● Consignes et exigences
Recopiez, s'il vous plaît, toutes les lignes, de celle qui contient « Is leafy green » jusqu'à la fin du jeu de données. Remettez à l'échelle les coordonnées figurant dans les réponses en les multipliant par 2,6 et en arrondissant à l'entier le plus proche, les demis vers le haut.

:: Liste des données ::

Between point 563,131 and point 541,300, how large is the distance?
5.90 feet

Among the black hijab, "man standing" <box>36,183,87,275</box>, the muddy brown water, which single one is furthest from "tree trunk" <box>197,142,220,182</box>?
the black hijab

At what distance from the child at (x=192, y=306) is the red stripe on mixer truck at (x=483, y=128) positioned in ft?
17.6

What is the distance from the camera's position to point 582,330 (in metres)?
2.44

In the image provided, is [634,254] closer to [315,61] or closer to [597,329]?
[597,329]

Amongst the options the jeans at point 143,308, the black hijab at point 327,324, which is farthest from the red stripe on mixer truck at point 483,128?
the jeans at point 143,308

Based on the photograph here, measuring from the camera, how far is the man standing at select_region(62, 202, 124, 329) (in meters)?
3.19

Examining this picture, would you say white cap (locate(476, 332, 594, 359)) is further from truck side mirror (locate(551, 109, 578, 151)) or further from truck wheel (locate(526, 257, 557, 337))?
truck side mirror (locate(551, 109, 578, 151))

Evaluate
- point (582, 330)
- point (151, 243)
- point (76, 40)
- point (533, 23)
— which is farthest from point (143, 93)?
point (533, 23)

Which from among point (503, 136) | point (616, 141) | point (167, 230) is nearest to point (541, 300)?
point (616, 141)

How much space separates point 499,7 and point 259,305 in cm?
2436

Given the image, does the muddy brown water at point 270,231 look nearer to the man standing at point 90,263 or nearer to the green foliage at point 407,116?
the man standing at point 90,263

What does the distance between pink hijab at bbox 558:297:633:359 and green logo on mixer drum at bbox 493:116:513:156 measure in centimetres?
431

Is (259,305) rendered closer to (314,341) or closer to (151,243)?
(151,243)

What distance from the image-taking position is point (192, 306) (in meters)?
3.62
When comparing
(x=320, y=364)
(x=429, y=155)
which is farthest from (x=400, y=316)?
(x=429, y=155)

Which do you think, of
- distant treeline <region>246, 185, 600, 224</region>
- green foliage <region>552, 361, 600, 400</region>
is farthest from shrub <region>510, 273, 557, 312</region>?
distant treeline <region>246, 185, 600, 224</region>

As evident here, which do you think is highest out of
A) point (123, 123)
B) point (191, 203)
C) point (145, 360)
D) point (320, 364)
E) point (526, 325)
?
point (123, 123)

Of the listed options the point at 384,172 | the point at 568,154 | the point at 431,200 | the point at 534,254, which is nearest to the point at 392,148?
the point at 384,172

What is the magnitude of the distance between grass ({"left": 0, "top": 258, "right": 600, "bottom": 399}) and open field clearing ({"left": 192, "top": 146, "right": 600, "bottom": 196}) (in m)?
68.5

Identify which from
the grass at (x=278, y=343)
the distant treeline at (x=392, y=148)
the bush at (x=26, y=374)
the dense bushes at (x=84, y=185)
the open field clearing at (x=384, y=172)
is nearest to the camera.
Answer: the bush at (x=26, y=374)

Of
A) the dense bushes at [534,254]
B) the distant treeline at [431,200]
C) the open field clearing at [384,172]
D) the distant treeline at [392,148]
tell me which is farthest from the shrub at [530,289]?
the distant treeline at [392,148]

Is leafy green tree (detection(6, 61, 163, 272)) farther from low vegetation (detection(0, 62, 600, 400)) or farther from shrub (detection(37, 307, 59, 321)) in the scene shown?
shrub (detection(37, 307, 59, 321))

:::

● Solution proposée
Is leafy green tree (detection(6, 61, 163, 272)) farther from low vegetation (detection(0, 62, 600, 400)) or farther from shrub (detection(37, 307, 59, 321)) in the scene shown?
shrub (detection(96, 798, 153, 835))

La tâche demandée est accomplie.